We have a need to store larger Machine Learning models as datasets. Sometimes we’d need to store a tarball at sizes up to 1 TB.
Have you tried storing large volumes in one DataSet, or do you recommend using another way to store it on OpenBIS?
My Idea is to use the Datamover service on our servers for rsync the data to openbis generic dropbox. Please let me know if you have any fancier solution in place!
please clarify bit more here.
Are you asking about to ensure openBIS can correctly handle single files of 1TB?
Or are you asking what are our experience and recommendation to design regular data flow of 1TB files into openBIS dropboxes?

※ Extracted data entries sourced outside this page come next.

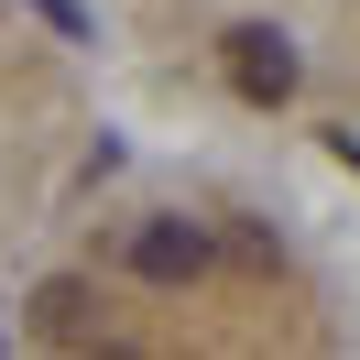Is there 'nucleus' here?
<instances>
[{"mask_svg":"<svg viewBox=\"0 0 360 360\" xmlns=\"http://www.w3.org/2000/svg\"><path fill=\"white\" fill-rule=\"evenodd\" d=\"M295 77H306V66H295V44H284L273 22H240V33H229V88H240L251 110H284Z\"/></svg>","mask_w":360,"mask_h":360,"instance_id":"nucleus-1","label":"nucleus"},{"mask_svg":"<svg viewBox=\"0 0 360 360\" xmlns=\"http://www.w3.org/2000/svg\"><path fill=\"white\" fill-rule=\"evenodd\" d=\"M120 262H131L142 284H197L207 273V229L197 219H142L131 240H120Z\"/></svg>","mask_w":360,"mask_h":360,"instance_id":"nucleus-2","label":"nucleus"},{"mask_svg":"<svg viewBox=\"0 0 360 360\" xmlns=\"http://www.w3.org/2000/svg\"><path fill=\"white\" fill-rule=\"evenodd\" d=\"M44 328L77 338V328H88V295H77V284H44Z\"/></svg>","mask_w":360,"mask_h":360,"instance_id":"nucleus-3","label":"nucleus"},{"mask_svg":"<svg viewBox=\"0 0 360 360\" xmlns=\"http://www.w3.org/2000/svg\"><path fill=\"white\" fill-rule=\"evenodd\" d=\"M33 11H44L55 33H88V11H77V0H33Z\"/></svg>","mask_w":360,"mask_h":360,"instance_id":"nucleus-4","label":"nucleus"}]
</instances>
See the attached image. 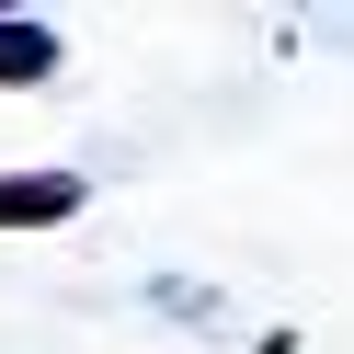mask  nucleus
<instances>
[{"mask_svg":"<svg viewBox=\"0 0 354 354\" xmlns=\"http://www.w3.org/2000/svg\"><path fill=\"white\" fill-rule=\"evenodd\" d=\"M80 171H0V229H57V217H80Z\"/></svg>","mask_w":354,"mask_h":354,"instance_id":"1","label":"nucleus"},{"mask_svg":"<svg viewBox=\"0 0 354 354\" xmlns=\"http://www.w3.org/2000/svg\"><path fill=\"white\" fill-rule=\"evenodd\" d=\"M57 24H35V12H0V92H35V80H57Z\"/></svg>","mask_w":354,"mask_h":354,"instance_id":"2","label":"nucleus"},{"mask_svg":"<svg viewBox=\"0 0 354 354\" xmlns=\"http://www.w3.org/2000/svg\"><path fill=\"white\" fill-rule=\"evenodd\" d=\"M149 308H160V320H217V297H206V286H183V274L149 286Z\"/></svg>","mask_w":354,"mask_h":354,"instance_id":"3","label":"nucleus"}]
</instances>
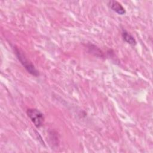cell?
I'll return each mask as SVG.
<instances>
[{
    "label": "cell",
    "mask_w": 153,
    "mask_h": 153,
    "mask_svg": "<svg viewBox=\"0 0 153 153\" xmlns=\"http://www.w3.org/2000/svg\"><path fill=\"white\" fill-rule=\"evenodd\" d=\"M108 5L111 9L119 15H124L126 13L125 8L121 4L117 1H109L108 2Z\"/></svg>",
    "instance_id": "obj_3"
},
{
    "label": "cell",
    "mask_w": 153,
    "mask_h": 153,
    "mask_svg": "<svg viewBox=\"0 0 153 153\" xmlns=\"http://www.w3.org/2000/svg\"><path fill=\"white\" fill-rule=\"evenodd\" d=\"M121 35L124 41H126L127 43L131 45H135L136 44V41L134 38V36H133V35H131L130 33H128L126 30H123Z\"/></svg>",
    "instance_id": "obj_4"
},
{
    "label": "cell",
    "mask_w": 153,
    "mask_h": 153,
    "mask_svg": "<svg viewBox=\"0 0 153 153\" xmlns=\"http://www.w3.org/2000/svg\"><path fill=\"white\" fill-rule=\"evenodd\" d=\"M26 114L36 127L39 128L42 126L44 117L39 110L35 108H29L27 110Z\"/></svg>",
    "instance_id": "obj_2"
},
{
    "label": "cell",
    "mask_w": 153,
    "mask_h": 153,
    "mask_svg": "<svg viewBox=\"0 0 153 153\" xmlns=\"http://www.w3.org/2000/svg\"><path fill=\"white\" fill-rule=\"evenodd\" d=\"M14 51L17 59L20 62L21 64L28 73L35 76H39V74L38 71L35 68L34 65L28 60V59L18 48L14 47Z\"/></svg>",
    "instance_id": "obj_1"
}]
</instances>
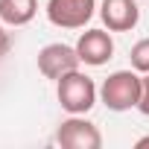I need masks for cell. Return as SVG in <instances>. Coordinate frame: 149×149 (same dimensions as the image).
Here are the masks:
<instances>
[{
    "mask_svg": "<svg viewBox=\"0 0 149 149\" xmlns=\"http://www.w3.org/2000/svg\"><path fill=\"white\" fill-rule=\"evenodd\" d=\"M100 100L108 111H129L137 108L140 100V73L132 70H114L100 88Z\"/></svg>",
    "mask_w": 149,
    "mask_h": 149,
    "instance_id": "2",
    "label": "cell"
},
{
    "mask_svg": "<svg viewBox=\"0 0 149 149\" xmlns=\"http://www.w3.org/2000/svg\"><path fill=\"white\" fill-rule=\"evenodd\" d=\"M137 111L143 117H149V73L140 76V100H137Z\"/></svg>",
    "mask_w": 149,
    "mask_h": 149,
    "instance_id": "10",
    "label": "cell"
},
{
    "mask_svg": "<svg viewBox=\"0 0 149 149\" xmlns=\"http://www.w3.org/2000/svg\"><path fill=\"white\" fill-rule=\"evenodd\" d=\"M129 58H132V67H134L137 73H149V38H140V41L132 47Z\"/></svg>",
    "mask_w": 149,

Because I see your question a bit exclusive. Yes, we have experience storing large volumes in one dataset but does it mean large volumes of several files of 1TB? Yes, we have several data flow designed for large data sets, as well as thousands of different files reaching to 1TB files as well as single large files per import.
Datamover is more to address complex connectivity situation where you cannot reach data source directly from openBIS instance. It is not likely to address small or large files problem.
Desiging data flow the choice to be made is to use openBIS dropbox with “auto-detection” or “marker-file” as “incoming-data-completeness-condition”.
Fast bandwidth, less files of smaller size favour choosing “auto-detection”, while slow bandwidth, more files of larger size favour "marker-file.
Thank you Artur for an elaborate answer.
I was most interested in knowing if openBIS can handle a single file of 1TB in a dataset. For now, these larger files will probably be 10-20 single 1TB files where each will be connected to it’s own dataset.
We’d use the dropbox importer with a marker-file as “incoming-data-completeness-condition”.
Based on your answer, I feel confident we can proceed with the strategy we have in mind.